With Karen driving, Martin took Liam’s place in the passenger seat, and Liam climbed in with Sarah. “How’s the water?” he asked. Their knees clashed in the inadequate space and Liam bent to study their conjunction. “They’re talking about us,” he reported to Sarah, who bent her head near his to hear him.
“What are they saying?”
“I don’t know. I don’t speak any Knee.”
“How do you know they’re not just making noises to fool you?”
“The way dogs do? ‘Woof woof woof,’ as if they’re saying something? Dogs must think we’re quite daft.”
“I don’t actually hear our knees talking.”

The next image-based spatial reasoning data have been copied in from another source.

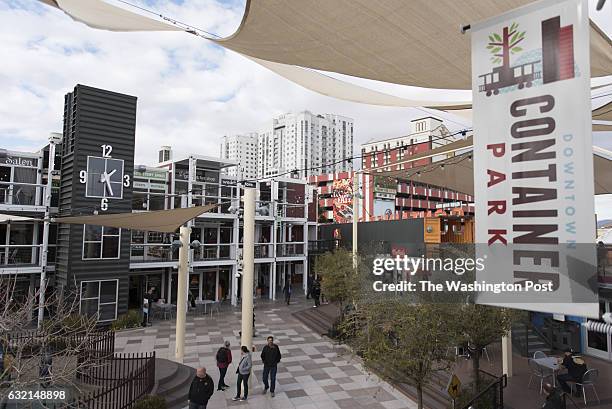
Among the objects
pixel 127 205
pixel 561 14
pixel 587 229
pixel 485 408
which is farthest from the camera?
pixel 127 205

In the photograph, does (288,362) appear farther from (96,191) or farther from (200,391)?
(96,191)

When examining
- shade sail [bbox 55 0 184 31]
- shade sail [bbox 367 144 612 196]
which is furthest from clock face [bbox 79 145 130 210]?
shade sail [bbox 55 0 184 31]

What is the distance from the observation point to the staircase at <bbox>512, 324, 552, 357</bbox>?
1313 centimetres

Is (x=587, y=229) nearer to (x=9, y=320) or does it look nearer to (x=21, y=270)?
(x=9, y=320)

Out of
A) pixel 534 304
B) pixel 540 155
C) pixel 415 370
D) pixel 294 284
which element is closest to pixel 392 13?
pixel 540 155

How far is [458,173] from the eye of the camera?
14.0 meters

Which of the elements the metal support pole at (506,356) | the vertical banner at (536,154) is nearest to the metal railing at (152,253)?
the metal support pole at (506,356)

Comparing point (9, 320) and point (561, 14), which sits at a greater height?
point (561, 14)

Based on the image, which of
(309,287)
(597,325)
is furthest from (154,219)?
(309,287)

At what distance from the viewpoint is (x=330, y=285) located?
1574 cm

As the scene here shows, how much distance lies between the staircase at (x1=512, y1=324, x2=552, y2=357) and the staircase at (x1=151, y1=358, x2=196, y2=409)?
412 inches

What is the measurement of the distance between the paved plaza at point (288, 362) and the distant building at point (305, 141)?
295 feet

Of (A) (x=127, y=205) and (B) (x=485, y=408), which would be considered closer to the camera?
(B) (x=485, y=408)

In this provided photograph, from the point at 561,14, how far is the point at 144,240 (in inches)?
826
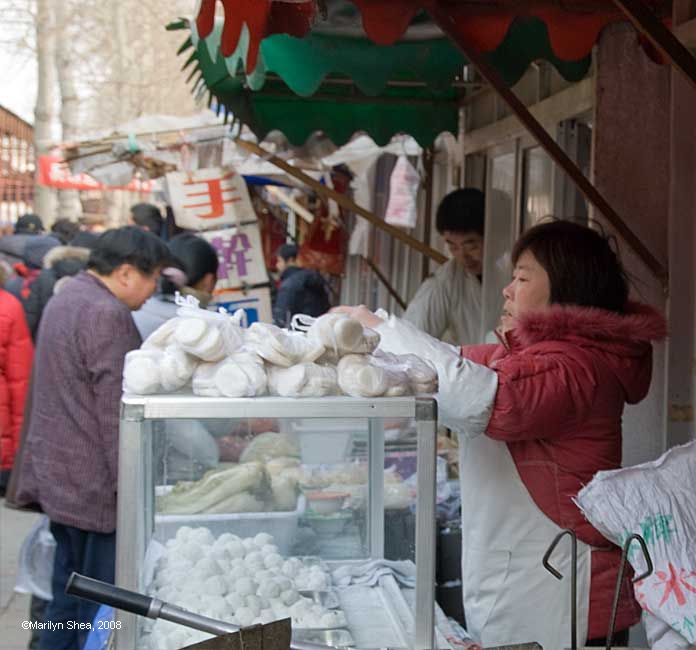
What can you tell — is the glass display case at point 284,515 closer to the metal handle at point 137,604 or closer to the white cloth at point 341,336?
the white cloth at point 341,336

“It’s on a higher frequency, like a dog whistle. Perhaps dogs talk to knees. But they don’t have knees, do they? Do they? Look, Martin! Who am I?” Liam sprang onto his knees in the tiny back seat and let his tongue idiotically loll from his mouth as the wind beat his hair from his face. “Arf arf!” he shouted into the wind. The toes of his upturned shoes were digging into Sarah’s thigh; they were battered black lace-ups made of cheap or fake leather, sad-sack shoes yet he wore them as obliviously as would a little boy whose mother still bought all his clothes. He had fully committed to playing the pleasure-maddened dog and was barking and slobbering and nosing Martin’s shoulder as best he could around the impediment of Martin’s seat behind which Martin, twisting so as to face back, sheltered whilst whacking Liam’s “dog” nose with a rolled magazine he’d produced from his satchel.
“Bad dog! Bad dog!” Martin cried as Karen wordlessly drove and Sarah, seated behind Karen, rode while trying to catch a glimpse of Karen in the rearview, spotting only herself. Her grim expression repelled her and she forced herself to laugh with crazy energy at Martin’s and Liam’s antics.
Karen parked in the lot at Mama’s Big Boy and they filed inside, first Karen, looking at no one and speaking to no one, then Martin and Liam shoving and goosing each other, then Sarah, at whom Martin and Liam grimaced and clowned and for whom she felt herself performing as a mirror, laughing a laughter not her own, although it would become hers, she told herself. She would not mimic Karen’s wounded hauteur, the flattened line of her mouth.